Obama knows the true worth of his “advisers” from certain think-tanks, which were trained back in Reagan’s time to give the most optimistic, authority-pleasing forecasts – on Iraq and Libya, on Ukraine and Georgia.

Unfortunately, the last 10 years saw these forecasts dashed – and not only in Iraq and Afghanistan. In the former Soviet republics Ukraine and Georgia, which the US advisers tried to make both affluent and anti-Russian, the pro-US forces suffered humiliating electoral defeats, which the American intelligence again failed to predict.

But instead of making the “experts” responsible for their actions (by making them pay, say, with their careers) the US establishment is “correcting” their mistakes by military action.

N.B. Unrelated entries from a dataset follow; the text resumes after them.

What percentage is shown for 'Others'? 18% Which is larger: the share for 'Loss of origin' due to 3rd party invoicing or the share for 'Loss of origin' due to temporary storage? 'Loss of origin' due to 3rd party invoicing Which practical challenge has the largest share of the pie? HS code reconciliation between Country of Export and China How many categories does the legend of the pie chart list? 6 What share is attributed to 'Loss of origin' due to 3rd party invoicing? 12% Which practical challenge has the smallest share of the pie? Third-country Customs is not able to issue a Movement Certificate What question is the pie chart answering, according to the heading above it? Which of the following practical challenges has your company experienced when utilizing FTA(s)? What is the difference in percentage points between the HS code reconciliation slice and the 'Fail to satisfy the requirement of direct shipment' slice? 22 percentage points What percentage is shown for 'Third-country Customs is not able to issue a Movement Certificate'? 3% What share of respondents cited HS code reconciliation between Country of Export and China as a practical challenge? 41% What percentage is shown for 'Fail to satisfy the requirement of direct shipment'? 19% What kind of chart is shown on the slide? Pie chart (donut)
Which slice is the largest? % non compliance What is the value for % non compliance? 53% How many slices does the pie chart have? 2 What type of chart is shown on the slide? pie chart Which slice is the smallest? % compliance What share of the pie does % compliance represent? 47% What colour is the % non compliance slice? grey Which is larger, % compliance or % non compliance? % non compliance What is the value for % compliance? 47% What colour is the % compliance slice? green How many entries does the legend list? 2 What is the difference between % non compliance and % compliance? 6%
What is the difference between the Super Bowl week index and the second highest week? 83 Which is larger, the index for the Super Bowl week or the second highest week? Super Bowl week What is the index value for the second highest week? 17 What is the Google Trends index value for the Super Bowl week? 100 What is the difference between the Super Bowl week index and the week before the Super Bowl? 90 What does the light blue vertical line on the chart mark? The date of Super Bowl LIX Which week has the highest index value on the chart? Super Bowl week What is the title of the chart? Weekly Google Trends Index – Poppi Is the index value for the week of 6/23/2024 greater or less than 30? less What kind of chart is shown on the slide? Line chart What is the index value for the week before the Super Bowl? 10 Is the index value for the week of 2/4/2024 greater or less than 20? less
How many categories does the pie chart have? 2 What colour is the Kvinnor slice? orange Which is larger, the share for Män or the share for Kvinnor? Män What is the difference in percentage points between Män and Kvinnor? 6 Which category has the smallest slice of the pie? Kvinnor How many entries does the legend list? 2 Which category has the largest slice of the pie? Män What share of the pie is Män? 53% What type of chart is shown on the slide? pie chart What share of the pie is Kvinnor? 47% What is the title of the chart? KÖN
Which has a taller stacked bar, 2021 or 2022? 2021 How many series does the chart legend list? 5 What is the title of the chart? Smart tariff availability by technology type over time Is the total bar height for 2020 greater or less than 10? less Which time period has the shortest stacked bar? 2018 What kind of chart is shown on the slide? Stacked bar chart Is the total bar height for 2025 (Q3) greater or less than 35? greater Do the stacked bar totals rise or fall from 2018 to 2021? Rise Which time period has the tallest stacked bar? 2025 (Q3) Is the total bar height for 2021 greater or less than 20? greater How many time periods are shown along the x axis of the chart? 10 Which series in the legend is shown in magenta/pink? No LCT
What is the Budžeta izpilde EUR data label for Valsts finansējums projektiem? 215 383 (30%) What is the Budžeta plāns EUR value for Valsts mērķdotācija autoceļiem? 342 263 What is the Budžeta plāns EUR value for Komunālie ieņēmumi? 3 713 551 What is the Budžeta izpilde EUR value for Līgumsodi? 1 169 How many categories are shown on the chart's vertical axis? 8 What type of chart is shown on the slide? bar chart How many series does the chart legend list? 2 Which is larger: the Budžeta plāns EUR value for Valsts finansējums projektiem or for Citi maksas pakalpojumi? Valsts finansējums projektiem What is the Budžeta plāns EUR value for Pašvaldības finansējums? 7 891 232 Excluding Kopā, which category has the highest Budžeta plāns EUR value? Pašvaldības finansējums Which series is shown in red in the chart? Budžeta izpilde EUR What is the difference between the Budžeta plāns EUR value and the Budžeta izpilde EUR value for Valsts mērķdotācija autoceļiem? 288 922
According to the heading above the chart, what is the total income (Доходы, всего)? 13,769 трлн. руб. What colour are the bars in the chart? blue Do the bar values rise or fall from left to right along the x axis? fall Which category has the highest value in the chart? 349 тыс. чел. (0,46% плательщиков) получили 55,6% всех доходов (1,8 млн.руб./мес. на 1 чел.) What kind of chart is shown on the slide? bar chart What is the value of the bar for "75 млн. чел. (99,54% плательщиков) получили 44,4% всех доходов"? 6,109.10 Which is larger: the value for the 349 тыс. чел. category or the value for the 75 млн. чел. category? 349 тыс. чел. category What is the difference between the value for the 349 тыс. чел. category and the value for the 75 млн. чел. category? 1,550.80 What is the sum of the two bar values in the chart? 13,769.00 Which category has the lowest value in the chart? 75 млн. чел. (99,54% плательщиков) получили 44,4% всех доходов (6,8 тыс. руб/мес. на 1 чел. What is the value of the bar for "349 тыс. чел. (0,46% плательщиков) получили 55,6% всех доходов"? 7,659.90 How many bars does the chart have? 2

Obama’s worst fear: what if good luck evades the American president one more time? Hence, Obama’s hesitation.  Obama again revealed one of his main character traits – the lack of resolve, indecisiveness.

But this might be a rare case, when irresoluteness can spare the world one more disaster. Obama is torn by two conflicting impulses – the desire to appear “tough” before the general public in the United States and the Congress and the fear of unintended consequences of this “limited” war.

Retired marine General Anthony Zinni reminded the president of a sad truth on the pages of the Washington Post: “You can’t have a limited pregnancy.” If you go for a war, be ready to go all the way to the end.

This may lead to a dangerous repeat of the beginning of World War I – all the heads of state, which unleashed hostilities at the time, wanted a “limited” war. Each of them hoped for his individual country’s impunity.

Each of them just wanted to send a “message” that would bring the desired geopolitical spoils to his feet. The big return message from reality was gruesome: 17 million dead and three empires shattered. Obama should learn from this message before sending Assad his due.

The views expressed in this article are the author's own and do not necessarily reflect the publisher's editorial policy.